Henoch-Schönlein purpura is a common vasculitis of childhood affecting the skin, joints, gastrointestinal tract, and kidney. The mesangial deposition of IgA1 is the most critical factor for the prognosis of patients with this disease. The aberrant glycosylation of the IgA1 subclass with the absence of terminally located galactose and presence of only alpha-N-acetylgalactosamine in O-linked oligosaccharides in the hinge region of IgA1 represents a prominent difference from the normal IgA1. These alterations prompt the supposition that the sugar part may guide IgA deposition by recognition of endogenous lectins on the mesangium.
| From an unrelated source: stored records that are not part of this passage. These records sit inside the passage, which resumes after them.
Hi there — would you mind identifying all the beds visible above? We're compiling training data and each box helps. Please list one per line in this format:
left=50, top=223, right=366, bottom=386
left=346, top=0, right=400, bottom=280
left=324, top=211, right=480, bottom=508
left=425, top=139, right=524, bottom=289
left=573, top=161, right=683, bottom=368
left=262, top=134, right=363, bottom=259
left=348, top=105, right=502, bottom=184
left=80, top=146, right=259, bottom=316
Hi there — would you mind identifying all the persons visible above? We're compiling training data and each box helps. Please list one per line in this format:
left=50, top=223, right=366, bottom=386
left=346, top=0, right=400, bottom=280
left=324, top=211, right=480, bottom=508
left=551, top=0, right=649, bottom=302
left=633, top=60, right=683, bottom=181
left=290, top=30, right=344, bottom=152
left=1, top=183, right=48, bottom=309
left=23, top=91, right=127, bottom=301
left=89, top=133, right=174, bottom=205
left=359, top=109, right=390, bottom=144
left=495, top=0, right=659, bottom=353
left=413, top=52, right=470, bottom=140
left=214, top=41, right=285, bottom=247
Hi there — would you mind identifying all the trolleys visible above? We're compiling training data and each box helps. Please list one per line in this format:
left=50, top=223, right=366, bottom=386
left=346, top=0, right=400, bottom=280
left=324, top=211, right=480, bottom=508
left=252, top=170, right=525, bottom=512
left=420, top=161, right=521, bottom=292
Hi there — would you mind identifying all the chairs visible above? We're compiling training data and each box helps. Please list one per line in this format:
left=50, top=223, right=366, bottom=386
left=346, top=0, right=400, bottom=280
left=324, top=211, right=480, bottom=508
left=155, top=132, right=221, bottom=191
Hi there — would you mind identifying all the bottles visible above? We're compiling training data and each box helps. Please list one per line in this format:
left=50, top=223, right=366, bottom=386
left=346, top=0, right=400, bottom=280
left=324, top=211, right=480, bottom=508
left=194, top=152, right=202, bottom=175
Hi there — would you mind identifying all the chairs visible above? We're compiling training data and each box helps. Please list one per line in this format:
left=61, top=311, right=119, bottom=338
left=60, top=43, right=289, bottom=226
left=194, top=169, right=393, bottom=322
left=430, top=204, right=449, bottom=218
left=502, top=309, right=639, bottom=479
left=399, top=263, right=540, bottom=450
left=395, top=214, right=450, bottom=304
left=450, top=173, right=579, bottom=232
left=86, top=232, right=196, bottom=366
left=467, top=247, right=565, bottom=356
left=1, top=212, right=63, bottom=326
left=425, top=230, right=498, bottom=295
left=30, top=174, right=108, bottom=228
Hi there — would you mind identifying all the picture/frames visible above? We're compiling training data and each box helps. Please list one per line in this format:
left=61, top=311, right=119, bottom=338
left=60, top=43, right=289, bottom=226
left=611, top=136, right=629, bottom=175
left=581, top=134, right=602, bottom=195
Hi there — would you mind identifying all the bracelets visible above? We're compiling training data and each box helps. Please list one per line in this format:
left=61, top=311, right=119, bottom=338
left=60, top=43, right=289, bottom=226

Owing to the limited knowledge about the expression of carbohydrate-binding sites in the human kidney we initiated the study of this aspect with a class of tools which are suitable to map the lectinome of cells. Employing biotinylated neoglycoconjugates, glycosaminoglycans, and sulphated polysaccharides we monitored the presence of accessible carbohydrate-binding sites in control kidneys represented by tumour-free areas of kidneys with Grawitz tumour and in biopsies from patients with Henoch-Schönlein purpura-associated IgA nephropathy.

Using frozen sections, no expression of any tested carbohydrate-binding site(s) was observed in the endothelial and the mesangial cells in glomeruli of the control kidneys as well as in the biopsies from Henoch-Schönlein purpura IgA nephropathic kidneys, in contrast to the tubules. The N-acetylgalactosamine-binding sites were expressed only in the inner layer of Bowman's capsule of 20% of glomeruli of the control kidney from one patient with Grawitz tumour and one biopsy from a patient with Henoch-Schönlein purpura-associated IgA nephropathy. However, the macrophages in the glomeruli of patients with IgA nephropathy and interstitial macrophages from both studied groups, i.e. without and with IgA nephropathy, harbour capacity to recognize carrier-immobilized alpha-N-acetylgalactosamine. Access to this binding site for the neoligand conjugate can be blocked by the monoclonal antibody MEM-18 recognizing CD14 antigen.

The possibility for a participation of macrophage deposition of IgA1 in mesangium via a lectin mechanism involving this binding capacity warrants further studies.